Arrange every line of the entries below as a Markdown table with the columns Row and Line, numbering the rows from 1 and skipping blank lines. Do not include the pictures in the table.

-- START OF Information shown --

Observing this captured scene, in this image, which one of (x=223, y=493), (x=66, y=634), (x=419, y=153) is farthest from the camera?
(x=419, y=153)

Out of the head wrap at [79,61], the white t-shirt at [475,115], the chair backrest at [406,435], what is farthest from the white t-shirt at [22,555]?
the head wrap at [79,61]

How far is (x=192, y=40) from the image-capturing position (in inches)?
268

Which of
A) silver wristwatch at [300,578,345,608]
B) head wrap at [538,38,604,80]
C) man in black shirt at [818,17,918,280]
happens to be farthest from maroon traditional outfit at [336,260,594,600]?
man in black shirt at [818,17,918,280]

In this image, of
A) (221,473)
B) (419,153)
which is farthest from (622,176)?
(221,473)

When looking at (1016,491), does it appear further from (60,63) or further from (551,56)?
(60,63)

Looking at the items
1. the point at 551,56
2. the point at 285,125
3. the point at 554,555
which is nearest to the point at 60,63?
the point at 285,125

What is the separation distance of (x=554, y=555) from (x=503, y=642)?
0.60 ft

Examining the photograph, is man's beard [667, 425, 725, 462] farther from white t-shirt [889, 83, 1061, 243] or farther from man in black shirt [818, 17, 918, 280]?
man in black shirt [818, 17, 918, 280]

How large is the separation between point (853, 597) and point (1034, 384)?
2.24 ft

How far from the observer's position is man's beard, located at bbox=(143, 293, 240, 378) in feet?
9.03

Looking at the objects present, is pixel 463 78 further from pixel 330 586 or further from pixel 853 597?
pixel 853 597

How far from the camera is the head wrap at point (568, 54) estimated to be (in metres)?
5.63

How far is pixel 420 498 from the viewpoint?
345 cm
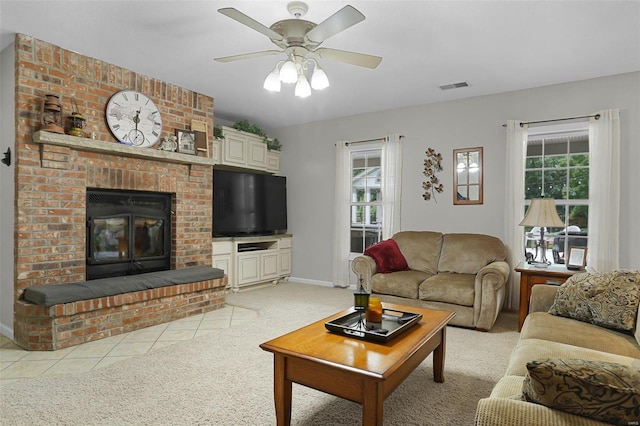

-- END OF Information shown --

**Task output:**
| Row | Line |
|---|---|
| 1 | Observing this captured scene, in this image, which one of (x=223, y=493), (x=66, y=634), (x=419, y=153) is farthest from the camera? |
| 2 | (x=419, y=153) |
| 3 | Out of the head wrap at [79,61], the white t-shirt at [475,115], the chair backrest at [406,435], what is farthest from the white t-shirt at [22,555]? |
| 4 | the head wrap at [79,61] |
| 5 | How far is (x=192, y=40) from the image-capturing position (in inches)? |
| 6 | 268 |
| 7 | Which of |
| 8 | A) silver wristwatch at [300,578,345,608] |
| 9 | B) head wrap at [538,38,604,80] |
| 10 | C) man in black shirt at [818,17,918,280] |
| 11 | happens to be farthest from maroon traditional outfit at [336,260,594,600]? |
| 12 | man in black shirt at [818,17,918,280] |
| 13 | In this image, of |
| 14 | A) (221,473) |
| 15 | B) (419,153) |
| 16 | which is farthest from (622,176)? |
| 17 | (221,473) |
| 18 | When looking at (1016,491), does it appear further from (60,63) or further from (551,56)? |
| 19 | (60,63) |
| 20 | Looking at the items |
| 21 | 1. the point at 551,56 |
| 22 | 2. the point at 285,125 |
| 23 | 3. the point at 554,555 |
| 24 | which is nearest to the point at 60,63? |
| 25 | the point at 285,125 |
| 26 | What is the separation distance of (x=554, y=555) from (x=503, y=642)? |
| 27 | 0.60 ft |
| 28 | Examining the photograph, is man's beard [667, 425, 725, 462] farther from white t-shirt [889, 83, 1061, 243] or farther from man in black shirt [818, 17, 918, 280]? |
| 29 | man in black shirt [818, 17, 918, 280] |
| 30 | How large is the separation between point (853, 597) and point (1034, 384)? |
| 31 | 2.24 ft |
| 32 | How far from the observer's position is man's beard, located at bbox=(143, 293, 240, 378) in feet? |
| 33 | 9.03 |
| 34 | Looking at the objects present, is pixel 463 78 further from pixel 330 586 or further from pixel 853 597? |
| 35 | pixel 853 597 |
| 36 | How far from the camera is the head wrap at point (568, 54) estimated to be (in metres)? |
| 37 | 5.63 |
| 38 | How far is pixel 420 498 from the viewpoint? |
| 39 | 345 cm |